# Important changes to the pet passport scheme from 29/12/14



## xabiaxica (Jun 23, 2009)

https://www.gov.uk/government/news/changes-to-pet-passports-to-strengthen-travel-scheme



> .................The changes include:
> 
> 
> a new minimum age of 12 weeks before a pet can be vaccinated against rabies
> new pet passports will include laminated strips and a requirement for more contact details to be provided by the vet issuing the document and certifying the veterinary treatments....................


----------



## jimenato (Nov 21, 2009)

And how about this bit?



> a new requirement for all member states in the EU to carry out checks on their borders (the UK already checks all pets coming into the country through approved routes)


Will we have to get our pets checked as we cross from Spain to France?:flypig:


----------



## xabiaxica (Jun 23, 2009)

jimenato said:


> And how about this bit?
> 
> 
> 
> Will we have to get our pets checked as we cross from Spain to France?:flypig:


that's what it seems to mean - can you see that happening though?


----------



## jimenato (Nov 21, 2009)

xabiachica said:


> that's what it seems to mean - can you see that happening though?


Not a chance. It's difficult even to tell where many borders are nowadays.

It must mean something else.


----------



## xabiaxica (Jun 23, 2009)

jimenato said:


> Not a chance. It's difficult even to tell where many borders are nowadays.
> 
> It must mean something else.


maybe this bit is the get out clause?



> through approved routes


----------



## Expatliving (Oct 21, 2013)

jimenato said:


> And how about this bit?
> 
> 
> 
> Will we have to get our pets checked as we cross from Spain to France?:flypig:


Easy, just get the boat service from Northern Spain to the UK? And vice versa ...

"The thought of endless hours with that windbag in the car with me is daunting" - that's what my wife keeps telling her friends?

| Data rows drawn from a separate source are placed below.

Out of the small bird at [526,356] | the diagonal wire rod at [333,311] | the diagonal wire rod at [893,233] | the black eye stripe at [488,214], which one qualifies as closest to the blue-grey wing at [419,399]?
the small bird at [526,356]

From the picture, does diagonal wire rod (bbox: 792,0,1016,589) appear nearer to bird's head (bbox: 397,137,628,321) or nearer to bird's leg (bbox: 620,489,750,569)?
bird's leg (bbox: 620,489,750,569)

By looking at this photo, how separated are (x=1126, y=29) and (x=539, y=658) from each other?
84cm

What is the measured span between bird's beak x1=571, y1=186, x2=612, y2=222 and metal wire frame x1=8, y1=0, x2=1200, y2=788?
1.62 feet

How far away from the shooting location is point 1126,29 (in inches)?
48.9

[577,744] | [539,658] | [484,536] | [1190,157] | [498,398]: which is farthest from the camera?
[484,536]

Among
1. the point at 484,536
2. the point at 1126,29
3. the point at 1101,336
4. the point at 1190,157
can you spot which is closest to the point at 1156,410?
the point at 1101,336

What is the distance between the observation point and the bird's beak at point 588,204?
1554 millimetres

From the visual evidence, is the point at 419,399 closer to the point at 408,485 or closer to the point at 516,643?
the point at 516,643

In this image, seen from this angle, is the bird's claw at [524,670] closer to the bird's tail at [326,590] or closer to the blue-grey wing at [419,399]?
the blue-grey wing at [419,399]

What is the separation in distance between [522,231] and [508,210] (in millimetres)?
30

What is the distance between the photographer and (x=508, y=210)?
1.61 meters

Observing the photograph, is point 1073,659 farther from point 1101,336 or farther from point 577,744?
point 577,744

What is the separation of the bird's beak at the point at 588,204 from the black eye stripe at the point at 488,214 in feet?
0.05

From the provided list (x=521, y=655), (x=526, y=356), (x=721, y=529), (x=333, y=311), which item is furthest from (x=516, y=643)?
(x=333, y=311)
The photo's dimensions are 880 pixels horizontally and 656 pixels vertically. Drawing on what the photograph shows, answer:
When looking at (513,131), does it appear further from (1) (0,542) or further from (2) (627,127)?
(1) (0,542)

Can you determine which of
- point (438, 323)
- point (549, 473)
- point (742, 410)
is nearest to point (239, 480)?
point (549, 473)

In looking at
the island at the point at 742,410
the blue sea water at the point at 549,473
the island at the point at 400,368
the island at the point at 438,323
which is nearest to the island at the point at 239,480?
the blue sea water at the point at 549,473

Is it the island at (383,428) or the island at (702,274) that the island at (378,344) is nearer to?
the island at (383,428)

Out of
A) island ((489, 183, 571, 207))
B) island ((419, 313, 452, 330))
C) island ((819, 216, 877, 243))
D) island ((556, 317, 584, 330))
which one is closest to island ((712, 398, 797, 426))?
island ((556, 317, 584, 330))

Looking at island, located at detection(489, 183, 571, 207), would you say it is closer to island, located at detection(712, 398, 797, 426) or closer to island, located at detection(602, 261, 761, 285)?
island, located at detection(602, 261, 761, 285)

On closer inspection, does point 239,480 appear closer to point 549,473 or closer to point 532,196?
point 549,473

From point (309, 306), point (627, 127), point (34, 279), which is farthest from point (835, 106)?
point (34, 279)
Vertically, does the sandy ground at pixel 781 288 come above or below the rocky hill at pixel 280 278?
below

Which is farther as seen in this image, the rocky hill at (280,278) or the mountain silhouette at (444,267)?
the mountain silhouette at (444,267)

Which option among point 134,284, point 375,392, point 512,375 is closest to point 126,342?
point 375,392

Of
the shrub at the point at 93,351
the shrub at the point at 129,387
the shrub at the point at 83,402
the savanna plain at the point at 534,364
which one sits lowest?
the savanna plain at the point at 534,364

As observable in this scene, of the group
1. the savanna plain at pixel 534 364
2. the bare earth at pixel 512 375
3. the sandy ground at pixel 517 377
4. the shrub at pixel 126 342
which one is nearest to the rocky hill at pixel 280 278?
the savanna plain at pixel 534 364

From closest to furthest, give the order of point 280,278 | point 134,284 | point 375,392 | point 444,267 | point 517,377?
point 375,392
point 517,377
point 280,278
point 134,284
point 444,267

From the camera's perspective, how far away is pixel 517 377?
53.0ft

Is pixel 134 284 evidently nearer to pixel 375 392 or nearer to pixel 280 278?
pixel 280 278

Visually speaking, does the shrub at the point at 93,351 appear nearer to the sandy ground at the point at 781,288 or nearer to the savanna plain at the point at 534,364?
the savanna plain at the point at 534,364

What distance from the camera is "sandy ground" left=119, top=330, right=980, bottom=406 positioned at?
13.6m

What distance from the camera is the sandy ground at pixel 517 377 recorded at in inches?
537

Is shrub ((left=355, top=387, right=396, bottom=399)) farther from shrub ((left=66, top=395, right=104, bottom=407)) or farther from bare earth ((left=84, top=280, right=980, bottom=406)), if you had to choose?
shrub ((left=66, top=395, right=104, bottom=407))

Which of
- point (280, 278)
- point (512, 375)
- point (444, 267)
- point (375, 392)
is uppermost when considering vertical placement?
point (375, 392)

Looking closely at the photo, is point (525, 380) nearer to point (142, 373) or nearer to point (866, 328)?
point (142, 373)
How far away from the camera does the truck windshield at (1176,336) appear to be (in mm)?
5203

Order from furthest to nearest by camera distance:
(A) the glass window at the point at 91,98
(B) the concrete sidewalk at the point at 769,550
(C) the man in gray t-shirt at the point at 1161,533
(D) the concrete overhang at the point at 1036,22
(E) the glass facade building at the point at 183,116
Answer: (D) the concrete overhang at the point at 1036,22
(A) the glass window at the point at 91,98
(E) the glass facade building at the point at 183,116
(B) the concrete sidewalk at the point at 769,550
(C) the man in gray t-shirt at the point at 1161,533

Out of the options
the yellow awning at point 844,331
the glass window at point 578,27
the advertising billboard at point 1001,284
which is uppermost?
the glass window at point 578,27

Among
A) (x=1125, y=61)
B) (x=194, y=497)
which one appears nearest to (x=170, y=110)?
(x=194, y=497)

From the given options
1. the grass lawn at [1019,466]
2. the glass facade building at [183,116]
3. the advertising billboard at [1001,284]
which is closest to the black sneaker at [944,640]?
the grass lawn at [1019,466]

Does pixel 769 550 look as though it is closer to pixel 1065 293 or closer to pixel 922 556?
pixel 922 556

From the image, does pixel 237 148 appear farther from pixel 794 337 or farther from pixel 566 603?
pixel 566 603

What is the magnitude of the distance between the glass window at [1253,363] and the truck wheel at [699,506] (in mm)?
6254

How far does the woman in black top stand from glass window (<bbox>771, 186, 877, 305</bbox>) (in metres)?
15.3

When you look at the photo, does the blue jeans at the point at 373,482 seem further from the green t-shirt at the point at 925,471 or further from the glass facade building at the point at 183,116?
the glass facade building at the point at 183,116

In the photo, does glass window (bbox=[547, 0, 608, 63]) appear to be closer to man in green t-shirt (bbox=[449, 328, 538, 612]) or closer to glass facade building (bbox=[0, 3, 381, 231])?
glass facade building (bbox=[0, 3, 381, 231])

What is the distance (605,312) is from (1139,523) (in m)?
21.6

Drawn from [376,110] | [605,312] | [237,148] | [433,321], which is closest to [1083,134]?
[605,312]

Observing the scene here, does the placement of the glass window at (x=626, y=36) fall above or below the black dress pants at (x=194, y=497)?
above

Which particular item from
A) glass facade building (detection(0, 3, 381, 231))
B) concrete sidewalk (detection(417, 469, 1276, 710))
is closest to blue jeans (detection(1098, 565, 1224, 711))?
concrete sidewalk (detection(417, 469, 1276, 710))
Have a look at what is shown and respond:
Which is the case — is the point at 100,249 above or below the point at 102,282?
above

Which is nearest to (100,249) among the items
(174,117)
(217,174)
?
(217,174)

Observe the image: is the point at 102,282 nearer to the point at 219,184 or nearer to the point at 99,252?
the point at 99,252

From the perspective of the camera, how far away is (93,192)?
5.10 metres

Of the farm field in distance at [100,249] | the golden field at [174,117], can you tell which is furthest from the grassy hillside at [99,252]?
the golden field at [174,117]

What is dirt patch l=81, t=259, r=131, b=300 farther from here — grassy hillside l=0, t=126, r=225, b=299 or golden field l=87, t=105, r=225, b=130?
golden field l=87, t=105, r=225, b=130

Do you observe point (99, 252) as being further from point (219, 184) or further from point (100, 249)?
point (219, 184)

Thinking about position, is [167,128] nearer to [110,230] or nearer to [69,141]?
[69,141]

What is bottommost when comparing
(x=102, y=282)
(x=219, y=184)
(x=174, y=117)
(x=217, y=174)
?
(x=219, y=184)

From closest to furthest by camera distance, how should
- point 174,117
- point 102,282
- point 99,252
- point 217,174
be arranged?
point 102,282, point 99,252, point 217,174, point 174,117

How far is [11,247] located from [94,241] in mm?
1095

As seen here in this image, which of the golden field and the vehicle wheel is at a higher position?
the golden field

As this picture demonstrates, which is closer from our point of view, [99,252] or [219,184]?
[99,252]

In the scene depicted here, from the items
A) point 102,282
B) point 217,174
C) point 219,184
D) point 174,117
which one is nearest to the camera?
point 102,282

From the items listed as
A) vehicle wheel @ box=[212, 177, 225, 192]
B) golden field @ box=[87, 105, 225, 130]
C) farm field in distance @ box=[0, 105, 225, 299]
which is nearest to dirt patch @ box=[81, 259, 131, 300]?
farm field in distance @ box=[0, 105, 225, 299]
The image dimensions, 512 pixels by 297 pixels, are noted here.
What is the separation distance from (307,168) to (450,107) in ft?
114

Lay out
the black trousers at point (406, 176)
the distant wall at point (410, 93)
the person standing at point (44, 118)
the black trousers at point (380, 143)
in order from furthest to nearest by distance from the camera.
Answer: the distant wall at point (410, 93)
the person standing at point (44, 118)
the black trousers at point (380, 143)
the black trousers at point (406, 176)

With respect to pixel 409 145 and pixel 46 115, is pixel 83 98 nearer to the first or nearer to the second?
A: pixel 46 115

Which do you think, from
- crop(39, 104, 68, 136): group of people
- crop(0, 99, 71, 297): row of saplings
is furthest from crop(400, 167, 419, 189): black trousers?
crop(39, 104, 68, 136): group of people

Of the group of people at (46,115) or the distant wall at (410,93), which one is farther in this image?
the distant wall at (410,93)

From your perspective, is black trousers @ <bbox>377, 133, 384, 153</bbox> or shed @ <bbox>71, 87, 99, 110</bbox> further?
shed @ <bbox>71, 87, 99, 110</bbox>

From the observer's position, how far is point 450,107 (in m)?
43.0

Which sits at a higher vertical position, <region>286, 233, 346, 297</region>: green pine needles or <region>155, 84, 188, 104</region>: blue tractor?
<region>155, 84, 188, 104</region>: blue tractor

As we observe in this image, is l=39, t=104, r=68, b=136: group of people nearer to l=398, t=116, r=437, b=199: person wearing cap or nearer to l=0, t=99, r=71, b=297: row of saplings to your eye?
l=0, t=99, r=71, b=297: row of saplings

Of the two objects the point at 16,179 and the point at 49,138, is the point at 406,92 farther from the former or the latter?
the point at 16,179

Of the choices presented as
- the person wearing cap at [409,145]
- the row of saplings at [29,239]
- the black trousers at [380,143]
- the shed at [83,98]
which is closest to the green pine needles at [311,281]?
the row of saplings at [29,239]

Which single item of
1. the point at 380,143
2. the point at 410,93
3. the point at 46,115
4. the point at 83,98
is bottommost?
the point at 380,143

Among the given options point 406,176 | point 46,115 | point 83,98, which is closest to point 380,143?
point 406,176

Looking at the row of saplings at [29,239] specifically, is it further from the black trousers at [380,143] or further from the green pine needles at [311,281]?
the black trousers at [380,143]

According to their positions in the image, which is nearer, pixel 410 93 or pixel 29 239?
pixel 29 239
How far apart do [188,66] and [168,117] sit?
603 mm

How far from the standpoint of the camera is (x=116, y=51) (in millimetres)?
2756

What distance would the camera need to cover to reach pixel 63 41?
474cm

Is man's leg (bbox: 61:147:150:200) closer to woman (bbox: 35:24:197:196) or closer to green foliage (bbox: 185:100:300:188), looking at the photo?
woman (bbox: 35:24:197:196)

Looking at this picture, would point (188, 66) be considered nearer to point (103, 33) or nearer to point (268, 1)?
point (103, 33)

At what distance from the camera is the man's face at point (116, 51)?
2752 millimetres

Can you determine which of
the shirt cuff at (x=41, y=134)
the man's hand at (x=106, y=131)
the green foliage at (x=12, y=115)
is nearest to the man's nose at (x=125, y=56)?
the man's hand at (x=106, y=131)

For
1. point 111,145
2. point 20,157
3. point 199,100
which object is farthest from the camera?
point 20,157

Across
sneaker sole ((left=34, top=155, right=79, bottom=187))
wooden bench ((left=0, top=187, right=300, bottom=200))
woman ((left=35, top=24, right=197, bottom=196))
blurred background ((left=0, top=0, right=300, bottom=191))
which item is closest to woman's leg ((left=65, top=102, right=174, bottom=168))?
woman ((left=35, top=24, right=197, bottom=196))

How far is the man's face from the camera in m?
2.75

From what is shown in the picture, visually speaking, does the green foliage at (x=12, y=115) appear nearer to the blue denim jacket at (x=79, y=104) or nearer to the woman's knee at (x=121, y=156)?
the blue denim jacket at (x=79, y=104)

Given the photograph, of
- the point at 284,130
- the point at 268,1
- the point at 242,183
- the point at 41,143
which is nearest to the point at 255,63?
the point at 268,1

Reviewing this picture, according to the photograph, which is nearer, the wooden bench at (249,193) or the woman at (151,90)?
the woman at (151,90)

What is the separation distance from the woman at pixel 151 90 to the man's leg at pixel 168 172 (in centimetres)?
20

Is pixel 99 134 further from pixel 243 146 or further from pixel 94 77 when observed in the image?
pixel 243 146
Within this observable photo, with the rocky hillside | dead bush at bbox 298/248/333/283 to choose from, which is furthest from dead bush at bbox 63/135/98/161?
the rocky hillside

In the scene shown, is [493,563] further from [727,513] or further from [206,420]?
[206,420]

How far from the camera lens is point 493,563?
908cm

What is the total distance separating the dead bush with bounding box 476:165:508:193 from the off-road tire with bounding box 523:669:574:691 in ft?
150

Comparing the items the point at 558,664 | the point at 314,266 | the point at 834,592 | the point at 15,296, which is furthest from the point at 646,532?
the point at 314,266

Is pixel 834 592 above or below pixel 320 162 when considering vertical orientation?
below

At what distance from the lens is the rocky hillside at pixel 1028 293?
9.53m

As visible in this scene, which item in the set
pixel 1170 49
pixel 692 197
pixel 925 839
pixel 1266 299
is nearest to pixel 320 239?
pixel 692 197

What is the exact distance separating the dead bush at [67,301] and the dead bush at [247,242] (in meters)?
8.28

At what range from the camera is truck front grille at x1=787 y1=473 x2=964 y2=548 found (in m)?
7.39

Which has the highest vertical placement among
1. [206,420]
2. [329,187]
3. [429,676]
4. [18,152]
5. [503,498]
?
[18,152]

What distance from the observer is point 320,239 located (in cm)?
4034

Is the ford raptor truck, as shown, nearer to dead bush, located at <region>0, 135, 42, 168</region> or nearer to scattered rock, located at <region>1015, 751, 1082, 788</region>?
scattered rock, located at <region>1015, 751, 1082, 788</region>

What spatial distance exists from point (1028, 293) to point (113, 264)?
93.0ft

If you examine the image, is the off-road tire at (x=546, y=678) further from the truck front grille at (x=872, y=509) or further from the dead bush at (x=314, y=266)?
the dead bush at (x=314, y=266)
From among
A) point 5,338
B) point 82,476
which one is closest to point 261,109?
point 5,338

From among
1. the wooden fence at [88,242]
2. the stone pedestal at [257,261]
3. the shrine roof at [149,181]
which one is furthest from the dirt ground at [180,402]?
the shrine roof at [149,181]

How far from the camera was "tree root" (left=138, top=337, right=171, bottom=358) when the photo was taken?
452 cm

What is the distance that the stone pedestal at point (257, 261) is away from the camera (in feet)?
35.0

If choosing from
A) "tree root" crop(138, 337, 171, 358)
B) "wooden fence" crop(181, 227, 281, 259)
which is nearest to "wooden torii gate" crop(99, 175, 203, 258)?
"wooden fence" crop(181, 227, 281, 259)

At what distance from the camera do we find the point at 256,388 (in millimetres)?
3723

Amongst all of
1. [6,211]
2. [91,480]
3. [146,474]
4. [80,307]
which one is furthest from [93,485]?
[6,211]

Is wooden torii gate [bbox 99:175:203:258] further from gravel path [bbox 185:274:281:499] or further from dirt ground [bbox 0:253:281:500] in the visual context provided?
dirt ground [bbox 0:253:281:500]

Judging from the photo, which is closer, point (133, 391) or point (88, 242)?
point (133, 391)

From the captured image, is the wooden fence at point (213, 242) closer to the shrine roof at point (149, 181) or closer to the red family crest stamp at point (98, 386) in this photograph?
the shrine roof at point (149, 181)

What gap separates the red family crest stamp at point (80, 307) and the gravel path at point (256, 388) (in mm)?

She means our dog, surely?


----------



## jimenato (Nov 21, 2009)

xabiachica said:


> maybe this bit is the get out clause?


Or possibly...



> a new requirement for all member states in the EU to carry out checks on their _*external*_ borders (the UK already checks all pets coming into the country through approved routes)


... would make some sense.


----------



## Maureen47 (Mar 27, 2014)

The rules all seem to be about entry back to the UK , are there any changes in entry to Spain or do these apply to the EU ? I cant seem to find reference to this ?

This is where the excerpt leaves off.